## Try it
Exact repetition, pictures omitted: give every record below again.

## Records provided
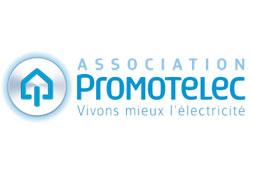 promotelec-logo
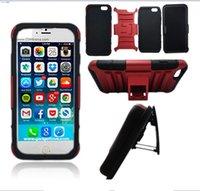 Cajas de teléfono resistentes con clip de cinturón Kickstand cubierta a prueba de golpes para el iPhone 6 Plus / iPhone 6S más TPU suave + bolsas de plástico duro del teléfono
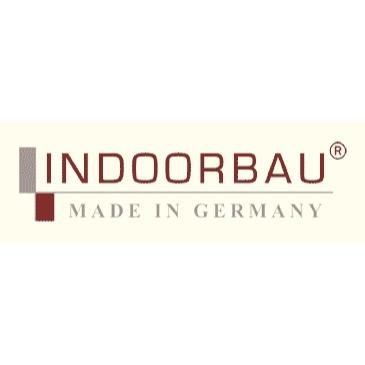 INDOORBAU Röhricht GmbH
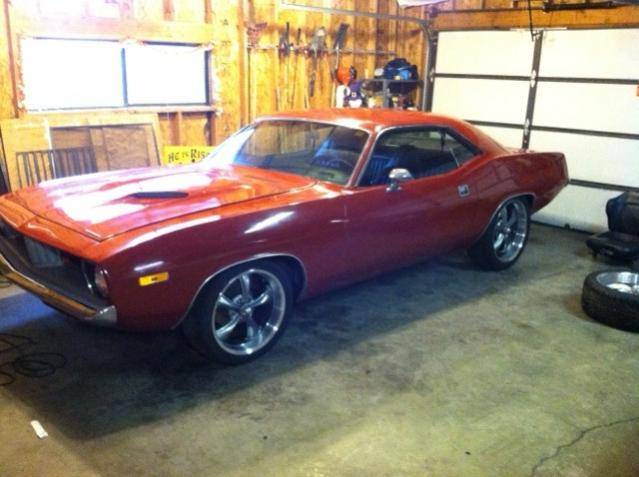 """2014 Dodge Challenger For Sale >> Ridler 695 18"""" & 20"""" wheels and tires $1000 or trade for ..."""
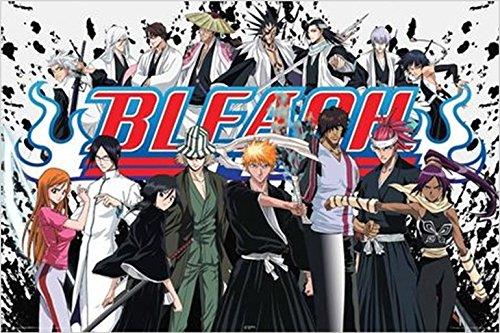 Kubo Bleach Anime Cartoon TV Poster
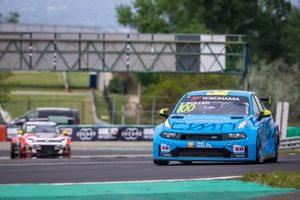 100 YVAN MULLER, (FRANCE), CYAN RACING LYNK & CO, LYNK & CO 03 TCR, action during the 2019 FIA WTCR World Touring Car cup, Race of Hungary at Hungaroring, Budapest from april 26 to 28 - Photo Clement Luck / DPPI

## Answer to this task
 promotelec-logo
 Cajas de teléfono resistentes con clip de cinturón Kickstand cubierta a prueba de golpes para el iPhone 6 Plus / iPhone 6S más TPU suave + bolsas de plástico duro del teléfono
 INDOORBAU Röhricht GmbH
 """2014 Dodge Challenger For Sale >> Ridler 695 18"""" & 20"""" wheels and tires $1000 or trade for ..."""
 Kubo Bleach Anime Cartoon TV Poster
 100 YVAN MULLER, (FRANCE), CYAN RACING LYNK & CO, LYNK & CO 03 TCR, action during the 2019 FIA WTCR World Touring Car cup, Race of Hungary at Hungaroring, Budapest from april 26 to 28 - Photo Clement Luck / DPPI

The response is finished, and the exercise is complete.